Attualità, Sport

La leva calcistica del ’68

Nel ’68 non ero ancora nato, ma c’era già chi studiava, chi scriveva, chi faceva l’amore. Venne la contestazione, la chiamarono con il nome di quell’anno. Già a Berkeley, nel 1964, i campus americani erano in fermento e la protesta giovanile investì tutto mettendo insieme gruppi, classi e ceti prima distanti tra loro. C’era la guerra nel Vietnam, Che Guevara era morto da poco e la grande rivoluzione culturale in Cina si stava trasformando in guerra civile. In Europa, arrivarono la Primavera di Praga, il Maggio francese e il Movimento in Italia: Capanna, Toscano e Cafiero a Milano; Bobbio e Viale a Torino; Cacciari e Negri a Padova; Cazzaniga e Sofri a Pisa. A Roma, Franco Piperno e Oreste Scalzone. Ma anche Massimo Fagioli, il medico psichiatra, e Francesco De Gregori, l’artista cantautore che avrebbe accompagnato gli ultimi istanti della tua vita, proprio sul finire di quella bella presentazione che abbiamo visto distanti, ma vicini.

C’era anche chi, in Italia e in Europa, nel mondo stava già giocando a pallone mentre qualcun altro nasceva appena, senza sapere che sarebbe presto diventato campione. Paolo Maldini, il più forte di tutti. Il tempo non si fermò allora, andammo avanti senza conoscerci e dopo i tuoi quattordici anni, nell’estate del 1982, diventammo campioni del mondo. Il medico aveva già scritto i suoi quattro libri quando l’artista compose il Titanic, la nave britannica affondata per la freddezza di un iceberg il 14 aprile 1912. Lui compose la sua metafora di una umanità brutta che può andare verso il fallimento. Io in quei giorni avevo la febbre alta ma già amavo il calcio, così riuscii a vedere la squadra dei sogni, il Brasile battere 4 a 1 una Scozia che aveva pure segnato per prima con Narey, ma non aveva fatto i conti con la fantasia di Zico, l’altruismo di Oscar, il coraggio di Eder e Falcão.

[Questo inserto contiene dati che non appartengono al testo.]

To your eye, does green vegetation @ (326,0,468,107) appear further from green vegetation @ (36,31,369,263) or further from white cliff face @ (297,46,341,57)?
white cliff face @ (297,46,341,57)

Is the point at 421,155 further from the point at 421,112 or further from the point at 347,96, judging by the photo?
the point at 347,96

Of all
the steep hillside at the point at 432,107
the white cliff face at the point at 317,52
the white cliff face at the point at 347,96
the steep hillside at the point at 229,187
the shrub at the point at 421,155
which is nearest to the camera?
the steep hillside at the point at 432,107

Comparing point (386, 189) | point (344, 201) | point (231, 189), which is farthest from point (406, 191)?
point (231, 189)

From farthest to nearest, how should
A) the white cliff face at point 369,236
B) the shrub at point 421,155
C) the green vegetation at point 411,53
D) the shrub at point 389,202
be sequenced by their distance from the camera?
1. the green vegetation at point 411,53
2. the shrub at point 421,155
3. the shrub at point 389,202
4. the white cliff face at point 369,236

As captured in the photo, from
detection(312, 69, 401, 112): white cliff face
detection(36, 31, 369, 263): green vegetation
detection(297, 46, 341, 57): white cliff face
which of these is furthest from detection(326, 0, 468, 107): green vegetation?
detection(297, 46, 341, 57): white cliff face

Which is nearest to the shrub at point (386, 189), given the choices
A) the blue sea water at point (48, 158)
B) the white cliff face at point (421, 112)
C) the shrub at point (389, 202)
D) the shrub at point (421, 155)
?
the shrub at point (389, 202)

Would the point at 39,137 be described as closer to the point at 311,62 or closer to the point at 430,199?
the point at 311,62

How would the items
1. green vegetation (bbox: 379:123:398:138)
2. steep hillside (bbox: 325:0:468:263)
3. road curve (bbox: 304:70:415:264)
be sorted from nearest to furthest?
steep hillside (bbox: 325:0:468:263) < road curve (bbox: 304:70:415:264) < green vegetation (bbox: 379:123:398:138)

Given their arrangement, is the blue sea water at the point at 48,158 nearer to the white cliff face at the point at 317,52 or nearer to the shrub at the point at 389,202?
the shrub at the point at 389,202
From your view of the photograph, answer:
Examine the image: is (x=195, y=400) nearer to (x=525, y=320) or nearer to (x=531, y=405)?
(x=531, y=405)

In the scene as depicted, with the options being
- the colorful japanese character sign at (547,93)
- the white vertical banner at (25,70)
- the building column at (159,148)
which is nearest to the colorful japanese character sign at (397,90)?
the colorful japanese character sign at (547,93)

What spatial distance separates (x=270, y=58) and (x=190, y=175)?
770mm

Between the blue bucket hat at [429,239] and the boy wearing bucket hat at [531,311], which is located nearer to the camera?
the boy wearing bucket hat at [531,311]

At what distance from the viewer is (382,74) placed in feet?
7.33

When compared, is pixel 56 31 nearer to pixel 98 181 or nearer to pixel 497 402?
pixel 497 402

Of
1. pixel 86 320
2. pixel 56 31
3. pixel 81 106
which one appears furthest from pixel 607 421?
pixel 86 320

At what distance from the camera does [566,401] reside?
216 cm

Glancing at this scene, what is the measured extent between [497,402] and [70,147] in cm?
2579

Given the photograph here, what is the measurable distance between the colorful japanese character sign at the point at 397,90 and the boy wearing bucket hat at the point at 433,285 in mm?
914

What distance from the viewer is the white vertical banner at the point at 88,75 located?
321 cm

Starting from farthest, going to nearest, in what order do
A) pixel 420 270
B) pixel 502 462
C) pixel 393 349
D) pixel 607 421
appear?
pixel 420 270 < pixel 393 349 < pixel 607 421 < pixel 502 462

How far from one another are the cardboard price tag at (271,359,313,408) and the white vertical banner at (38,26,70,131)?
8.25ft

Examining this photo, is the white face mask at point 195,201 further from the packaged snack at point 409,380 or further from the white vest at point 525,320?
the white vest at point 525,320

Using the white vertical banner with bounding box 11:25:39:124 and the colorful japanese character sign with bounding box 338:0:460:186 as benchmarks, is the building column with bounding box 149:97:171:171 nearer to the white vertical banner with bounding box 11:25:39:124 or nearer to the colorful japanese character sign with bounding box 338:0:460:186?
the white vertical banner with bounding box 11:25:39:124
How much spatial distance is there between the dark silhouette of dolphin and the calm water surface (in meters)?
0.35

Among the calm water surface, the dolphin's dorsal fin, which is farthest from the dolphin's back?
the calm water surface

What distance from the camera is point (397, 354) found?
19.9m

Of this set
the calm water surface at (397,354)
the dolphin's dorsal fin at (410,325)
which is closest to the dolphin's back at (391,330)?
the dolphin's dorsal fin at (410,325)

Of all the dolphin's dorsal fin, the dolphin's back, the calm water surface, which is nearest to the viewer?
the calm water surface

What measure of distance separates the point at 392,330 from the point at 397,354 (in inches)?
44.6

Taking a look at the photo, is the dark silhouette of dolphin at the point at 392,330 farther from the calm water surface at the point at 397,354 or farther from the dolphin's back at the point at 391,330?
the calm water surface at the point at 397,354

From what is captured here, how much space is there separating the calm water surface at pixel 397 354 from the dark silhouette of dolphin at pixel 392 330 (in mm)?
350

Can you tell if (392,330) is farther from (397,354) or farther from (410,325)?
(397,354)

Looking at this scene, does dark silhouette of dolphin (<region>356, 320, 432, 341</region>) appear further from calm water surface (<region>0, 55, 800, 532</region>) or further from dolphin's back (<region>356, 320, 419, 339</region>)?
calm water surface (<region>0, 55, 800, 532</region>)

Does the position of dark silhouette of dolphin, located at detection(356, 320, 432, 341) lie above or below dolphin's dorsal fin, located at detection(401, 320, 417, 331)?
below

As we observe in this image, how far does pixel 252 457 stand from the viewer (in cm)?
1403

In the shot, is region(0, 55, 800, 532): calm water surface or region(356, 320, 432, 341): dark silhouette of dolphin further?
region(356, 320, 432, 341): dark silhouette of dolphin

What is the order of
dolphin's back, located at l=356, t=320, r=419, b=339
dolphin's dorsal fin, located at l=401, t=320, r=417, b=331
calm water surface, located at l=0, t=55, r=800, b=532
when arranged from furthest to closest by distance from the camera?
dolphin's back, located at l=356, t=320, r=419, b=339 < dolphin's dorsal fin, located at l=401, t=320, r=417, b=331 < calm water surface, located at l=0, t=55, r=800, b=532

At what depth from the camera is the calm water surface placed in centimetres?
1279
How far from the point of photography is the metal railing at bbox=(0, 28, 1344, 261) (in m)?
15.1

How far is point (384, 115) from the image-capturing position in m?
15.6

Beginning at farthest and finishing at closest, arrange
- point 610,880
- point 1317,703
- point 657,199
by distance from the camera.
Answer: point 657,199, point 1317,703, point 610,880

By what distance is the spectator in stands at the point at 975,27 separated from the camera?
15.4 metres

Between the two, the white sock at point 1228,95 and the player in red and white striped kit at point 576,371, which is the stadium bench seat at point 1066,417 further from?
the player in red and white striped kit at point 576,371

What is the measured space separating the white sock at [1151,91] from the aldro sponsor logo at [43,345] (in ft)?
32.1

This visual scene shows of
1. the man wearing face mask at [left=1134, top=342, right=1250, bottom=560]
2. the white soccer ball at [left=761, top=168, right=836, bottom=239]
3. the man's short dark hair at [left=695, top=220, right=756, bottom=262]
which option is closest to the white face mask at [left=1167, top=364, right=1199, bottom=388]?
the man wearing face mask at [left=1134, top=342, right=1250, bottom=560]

Poi l’incontrammo e la superammo noi. Poi mi addormentai.

Al risveglio, ripresi a giocare e studiare. Ero sereno. Al campo di allenamento, a settembre diventai subito il rigorista della squadra. Aspettai quasi un anno, prima che si presentò l’occasione giusta: ma non era più un allenamento. Così presi la rincorsa e calciai come sempre. Il portiere si buttò dalla parte sbagliata, ma il pallone impolverato rotolò fuori di un soffio proprio accanto al palo della porta del campo Bettini a Roma. Non ero freddo e mi emozionai. Ero triste ma misi lo stesso il cuore dentro le scarpe. Avevo la maglia numero dieci, ma ero più piccolo. Erano i miei dodici anni. Giuseppe Signori, Paolo Di Canio, Fabrizio Ravanelli, Diego Fuser in Italia. Didier Deschamps, Youri Djorkaeff e Marcel Desailly in Francia. Oliver Bierhoff, Stefan Effenberg e Mario Basler in Germania. I croati Zvonimir Boban e Davor Šuker. Lo spagnolo Fernando Hierro. Gli altri campioni che quell’anno, nel ’68 videro la luce per la prima volta.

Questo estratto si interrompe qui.